DOCUMENT PASSAGE: Begin

Got Demon Knight fever, Knight fever.
You know that you love it.
Love Demon Knight fever, Knight fever.
You know how to show it.

My oh my.  The first two weeks of the month keep turning out to be whopper comic book release days for me, which I am more than cool with, but taking the time to write up reviews for each of the ones that I love is becoming difficult to do.  So, with Obie's permission, I'm going to try something a little different going forward.  I'm going to do three of the usual mini-reviews with a section below that with a less-detailed shout out to all the other books that wowed me that week.  If it happens that more than three comics leave me in a stunned state of comic book heaven, then I will of course write something about each of the books regardless of how many there are.
Now, why am I doing this?  Well, I have a ton of projects that I'm working on, both comics and prose, and then not just writing, but lettering and coloring as well.  This will include different types of posts here at Donist World, AND continuing the Friday Slice of Heaven posts that my mom and Obie, my friends' Boston terrier, have come to love.  My hope is to have my work begin to show up throughout the year for others to see and enjoy.  I also want to be sure that everything is done right and without a rushed feel to it.
All of that said, let's get to it.  Obie...the curtain, please.  It's...

Friday Slice of Heaven

*Possible Spoilers Below*

Batwoman #5
Batwoman #5 - Written by J.H. Williams III and W. Haden Blackman, illustrated by J.H. Williams III and published by DC Comics.  Quiero ver el hombre Pajarito.  ¿Donde está Pajarito?  Sorry, had to put in a little joke here.  I noticed countless webizens referring to the character with the hooked hand who eviscerated Flamebird in the previous issue as "Pajarito."  Now, my Spanish is very rusty, but "pajarito" translates to "little bird", which I take to refer to Flamebird and not the creepy-as-heck, unnamed Frankenstein guy.  I honestly can't see that horror show of a man being called "Little Bird."  Could you imagine, "Oh no!  Look out it's the vicious, serial killer Little Bird!  Don't let him gut you!"  It's kind of like if Darkseid had his name changed to "Good Friend" or "Cupcake" or "Blue Mini Skirt" or something along those lines.  Ahora la revisíon.

DOCUMENT PASSAGE: End
LISTED ENTRIES: Begin

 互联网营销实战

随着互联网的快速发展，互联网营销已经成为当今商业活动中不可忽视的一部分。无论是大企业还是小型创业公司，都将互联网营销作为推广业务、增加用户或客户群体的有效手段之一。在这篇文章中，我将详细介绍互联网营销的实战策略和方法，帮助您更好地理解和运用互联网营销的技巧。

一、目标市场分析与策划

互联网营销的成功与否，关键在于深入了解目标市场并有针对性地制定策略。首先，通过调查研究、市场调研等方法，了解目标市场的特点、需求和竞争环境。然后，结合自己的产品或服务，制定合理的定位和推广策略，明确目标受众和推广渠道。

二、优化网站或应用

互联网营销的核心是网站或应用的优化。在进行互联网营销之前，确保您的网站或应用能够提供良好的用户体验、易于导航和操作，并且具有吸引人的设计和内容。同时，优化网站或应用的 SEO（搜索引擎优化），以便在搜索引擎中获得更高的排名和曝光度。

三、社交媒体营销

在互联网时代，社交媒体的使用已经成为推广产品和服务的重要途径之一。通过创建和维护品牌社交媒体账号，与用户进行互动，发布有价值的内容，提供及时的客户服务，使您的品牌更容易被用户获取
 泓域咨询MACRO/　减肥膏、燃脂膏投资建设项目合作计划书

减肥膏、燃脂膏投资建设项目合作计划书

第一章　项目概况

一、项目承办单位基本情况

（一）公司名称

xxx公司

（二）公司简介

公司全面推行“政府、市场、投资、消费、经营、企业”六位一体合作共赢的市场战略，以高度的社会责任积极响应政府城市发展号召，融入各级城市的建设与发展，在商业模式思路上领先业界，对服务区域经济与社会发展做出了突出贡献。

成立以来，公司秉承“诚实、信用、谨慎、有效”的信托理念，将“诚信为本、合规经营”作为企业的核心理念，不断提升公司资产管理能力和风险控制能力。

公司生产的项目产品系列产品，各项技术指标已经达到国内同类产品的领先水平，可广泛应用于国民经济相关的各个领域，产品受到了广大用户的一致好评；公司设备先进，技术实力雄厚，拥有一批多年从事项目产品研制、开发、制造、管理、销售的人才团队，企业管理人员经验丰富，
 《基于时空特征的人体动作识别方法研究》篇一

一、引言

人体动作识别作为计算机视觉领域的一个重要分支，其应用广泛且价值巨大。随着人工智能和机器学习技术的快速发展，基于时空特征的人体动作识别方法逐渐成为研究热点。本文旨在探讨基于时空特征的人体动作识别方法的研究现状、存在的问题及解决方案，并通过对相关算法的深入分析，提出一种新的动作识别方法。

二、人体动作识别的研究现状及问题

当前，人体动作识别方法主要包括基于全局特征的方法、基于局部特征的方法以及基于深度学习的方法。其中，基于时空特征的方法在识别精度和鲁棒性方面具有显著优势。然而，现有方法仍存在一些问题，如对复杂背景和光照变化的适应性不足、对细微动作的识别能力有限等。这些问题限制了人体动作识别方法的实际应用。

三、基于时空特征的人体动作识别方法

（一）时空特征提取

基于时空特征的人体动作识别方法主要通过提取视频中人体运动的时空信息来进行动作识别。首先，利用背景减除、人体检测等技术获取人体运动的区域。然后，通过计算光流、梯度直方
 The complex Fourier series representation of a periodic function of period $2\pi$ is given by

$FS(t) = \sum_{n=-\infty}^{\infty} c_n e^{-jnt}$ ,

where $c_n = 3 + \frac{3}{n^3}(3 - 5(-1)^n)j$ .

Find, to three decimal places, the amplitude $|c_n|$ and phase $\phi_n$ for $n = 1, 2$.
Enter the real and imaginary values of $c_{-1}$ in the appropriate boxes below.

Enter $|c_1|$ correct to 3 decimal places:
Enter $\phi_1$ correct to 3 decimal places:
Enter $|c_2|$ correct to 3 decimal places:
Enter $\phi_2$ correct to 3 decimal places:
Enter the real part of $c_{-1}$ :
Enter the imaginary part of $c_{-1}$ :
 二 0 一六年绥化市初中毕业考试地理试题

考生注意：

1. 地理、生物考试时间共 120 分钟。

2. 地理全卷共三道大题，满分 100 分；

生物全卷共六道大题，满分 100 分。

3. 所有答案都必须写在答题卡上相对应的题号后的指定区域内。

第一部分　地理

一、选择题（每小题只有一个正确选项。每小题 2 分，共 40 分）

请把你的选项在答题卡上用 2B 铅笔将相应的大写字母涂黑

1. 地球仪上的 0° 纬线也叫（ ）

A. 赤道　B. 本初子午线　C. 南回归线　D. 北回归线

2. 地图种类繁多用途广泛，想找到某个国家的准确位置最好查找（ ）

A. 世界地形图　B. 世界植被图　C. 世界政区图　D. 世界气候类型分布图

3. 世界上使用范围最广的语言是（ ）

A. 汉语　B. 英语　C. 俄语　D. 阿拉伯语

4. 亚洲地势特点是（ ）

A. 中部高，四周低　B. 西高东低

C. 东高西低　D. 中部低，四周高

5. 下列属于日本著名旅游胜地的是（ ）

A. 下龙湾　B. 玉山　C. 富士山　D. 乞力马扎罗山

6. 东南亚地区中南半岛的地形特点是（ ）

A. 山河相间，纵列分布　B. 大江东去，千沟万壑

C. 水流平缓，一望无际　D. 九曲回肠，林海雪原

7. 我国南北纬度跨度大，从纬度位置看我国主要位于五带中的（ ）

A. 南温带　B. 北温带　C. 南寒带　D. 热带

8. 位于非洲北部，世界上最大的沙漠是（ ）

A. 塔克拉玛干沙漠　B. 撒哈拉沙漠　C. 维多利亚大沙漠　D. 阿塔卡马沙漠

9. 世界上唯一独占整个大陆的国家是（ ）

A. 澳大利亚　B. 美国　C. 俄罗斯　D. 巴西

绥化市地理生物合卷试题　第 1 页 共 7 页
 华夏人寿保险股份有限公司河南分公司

LISTED ENTRIES: End

▶ ACTIVITIES
A. In the blog post, what breed of dog is Obie?
B. List every joke name the blog post suggests Darkseid could be renamed to.
C. Put this sentence from the blog post into Spanish: "I also want to be sure that everything is done right and without a rushed feel to it."

▶ ANSWERS PER TASK
A. A Boston terrier.

B. "Good Friend", "Cupcake", "Blue Mini Skirt"

C. También quiero asegurarme de que todo se haga bien y sin que se sienta apresurado.